PASSAGE SHOWN:

[start]

Custom Partitioning allows you to create a partition for each unique value of an Oracle column that is used for partitioning. For each unique value in a column, a directory is created on HDFS. The name of the partition directories takes the form of:
partition_columnName=value
where:
|
|
Note: For Date/Timestamp datatype, the value of the partition will only contain the Date. The TimeStamp is ignored. |
The hierarchy of a directory on HDFS depends on the order of the columns provided as a parameter to the --partition-key option in the conn_snapshot script. (For more information on the conn_snapshot.sh command, refer to conn_snapshot.sh).
The following table SENSOR_DATA owned by qauser is the basis for this partitioning example.
run_id – number (primary key)
device_id - number
partition_id - number
time_stamp - timestamp
start_time - timestamp
event_name - varchar
event_type - varchar
alarm_id - varchar
alarm_code - varchar
Create the partitions
The following command creates a custom partition based on the time_stamp column and sub-partitioned by the device_id column.
./conn_snapshot.sh -t qauser.sensor_data --partition-key time_stamp,device_id –e true
The HDFS directory looks as follows:
/baseDirectory/partition_time_stamp=1990-02-10/partition_device_id=101/
/baseDirectory/partition_time_stamp=1990-02-11/partition_device_id=102/
/baseDirectory/partition_time_stamp=1991-03-14/partition_device_id=102/
The Hive table schema looks as follows:
run_id - double
device_id - double
partition_id - double
time_stamp - string
start_time - string
event_name - string
event_type - string
alarm_id - string
alarm_code – string
partition_time_stamp - string
partition_device_id –double
SharePlex Connector for Hadoop has created extra columns (partition_time_stamp and partition_device_id) in the Hive table schema: one for each partition column specified for conn_snapshot.
Issue queries
This example supports the following queries:
select * from sensor_data where partition_ time_stamp ='1990-02-10';
This outputs records for the date 1990-02-10.

[end]

TASK GOAL:
Reproduce the custom partitioning passage from "Custom Partitioning allows" up to and including "refer to conn_snapshot.sh).", substituting "the cluster" for each occurrence of "HDFS".

ENTRIES SHOWN:
[start]

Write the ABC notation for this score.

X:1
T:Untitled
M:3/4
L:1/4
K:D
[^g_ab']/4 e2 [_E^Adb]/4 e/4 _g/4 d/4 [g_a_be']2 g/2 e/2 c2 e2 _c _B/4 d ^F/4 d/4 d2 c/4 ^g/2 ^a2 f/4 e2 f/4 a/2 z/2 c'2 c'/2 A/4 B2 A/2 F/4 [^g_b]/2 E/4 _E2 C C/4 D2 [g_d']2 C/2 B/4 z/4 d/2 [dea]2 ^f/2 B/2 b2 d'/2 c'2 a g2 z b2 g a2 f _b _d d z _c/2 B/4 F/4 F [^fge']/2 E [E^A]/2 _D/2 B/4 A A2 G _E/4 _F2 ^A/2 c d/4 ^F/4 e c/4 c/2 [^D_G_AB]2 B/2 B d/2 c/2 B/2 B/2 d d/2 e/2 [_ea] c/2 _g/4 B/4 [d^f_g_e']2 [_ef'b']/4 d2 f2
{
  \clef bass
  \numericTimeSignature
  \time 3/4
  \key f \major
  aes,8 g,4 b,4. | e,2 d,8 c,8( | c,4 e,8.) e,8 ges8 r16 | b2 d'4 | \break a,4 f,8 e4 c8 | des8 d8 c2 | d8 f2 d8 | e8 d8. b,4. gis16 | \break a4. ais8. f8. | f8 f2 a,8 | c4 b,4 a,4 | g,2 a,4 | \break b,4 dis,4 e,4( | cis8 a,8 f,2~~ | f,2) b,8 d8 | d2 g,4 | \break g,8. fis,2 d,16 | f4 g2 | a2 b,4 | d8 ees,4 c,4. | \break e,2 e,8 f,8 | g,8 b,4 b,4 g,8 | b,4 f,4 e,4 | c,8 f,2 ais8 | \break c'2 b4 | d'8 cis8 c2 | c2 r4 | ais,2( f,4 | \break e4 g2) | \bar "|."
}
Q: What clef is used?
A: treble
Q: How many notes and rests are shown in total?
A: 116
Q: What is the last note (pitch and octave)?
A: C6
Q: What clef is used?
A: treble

[end]

CORRECT ANSWER:
Custom Partitioning allows you to create a partition for each unique value of an Oracle column that is used for partitioning. For each unique value in a column, a directory is created on the cluster. The name of the partition directories takes the form of:
partition_columnName=value
where:
|
|
Note: For Date/Timestamp datatype, the value of the partition will only contain the Date. The TimeStamp is ignored. |
The hierarchy of a directory on the cluster depends on the order of the columns provided as a parameter to the --partition-key option in the conn_snapshot script. (For more information on the conn_snapshot.sh command, refer to conn_snapshot.sh).